Two Ways to Fail

My father was a very religious man. He often reminded me about two ways that people fail as human beings. First, papa said, people betray their human nature when they do something bad, something wrong or illegal —something that hurts a neighbor or harms the neighborhood.

But according to papa, people also betray their humanity when they fail /refuse to do some good thing they could do. At this point, papa would tell me the Good Samaritan story. He’d finish his little talk by challenging me, “If you see a problem in our community (like a burned out street light, etc.) don’t turn your back on the problem; do what you can to get it fixed — it’s your job as a human being.”

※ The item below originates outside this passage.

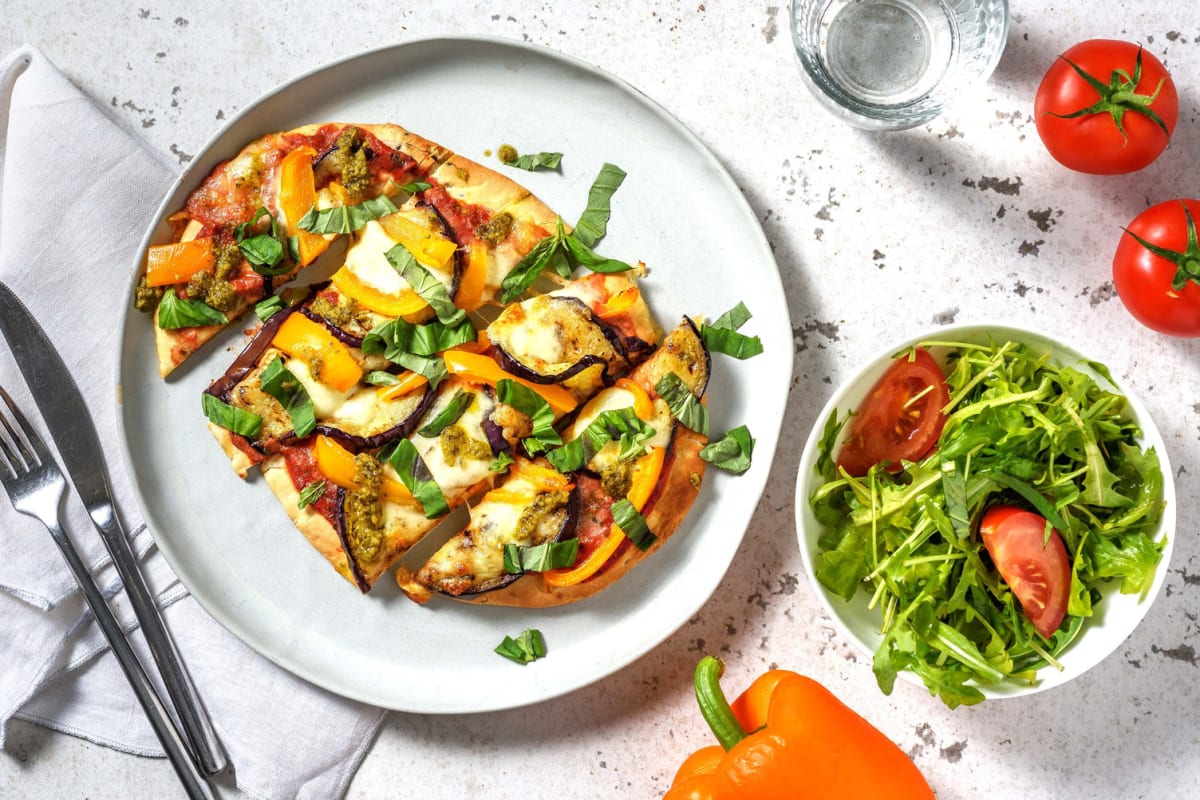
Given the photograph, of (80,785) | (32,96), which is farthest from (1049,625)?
(32,96)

I learned a lot from papa’s sermonettes, and I’m sure that what he taught me helped me in my civil service career. But based on that career, I must now admit I’m less optimistic than papa was about human nature.

It was papa’s conviction that people are naturally inclined to do what’s right — that no normal person turns a blind eye to situations desperately in need of fixing. Sadly, my experience at City Hall doesn’t let me share papa’s optimism. Consider:

Every City official — elected and appointed — knows that Civil Service Rule 1.26 is routinely trampled. Yet no one is moving a muscle to have that rule enforced.

Every official is aware that performance appraisals must appraise performance. Yet no one wants to replace the system which rates personal traits and habits.

Every official knows that appraisals based on subjective supervisory judgment are unreliable, yet no one supports the use of job-specific performance standards.

Every official knows that the probationary period must be used as the working test, but no one supports the proposal to validate probationary ratings.

Every official knows the working test is designed to keep marginal job-seekers off the City payroll, but no one wants to give up his/her 1950s rating practices.

Every City official in Los Angeles knows the mismanagement of human resources won’t stop until selection practices are significantly improved, yet no one has thus far assumed responsibility for the personnel function.

Every City official knows the mismanagement of human resources wastes public funds, yet no one has stepped up to protect the people they all claim to serve.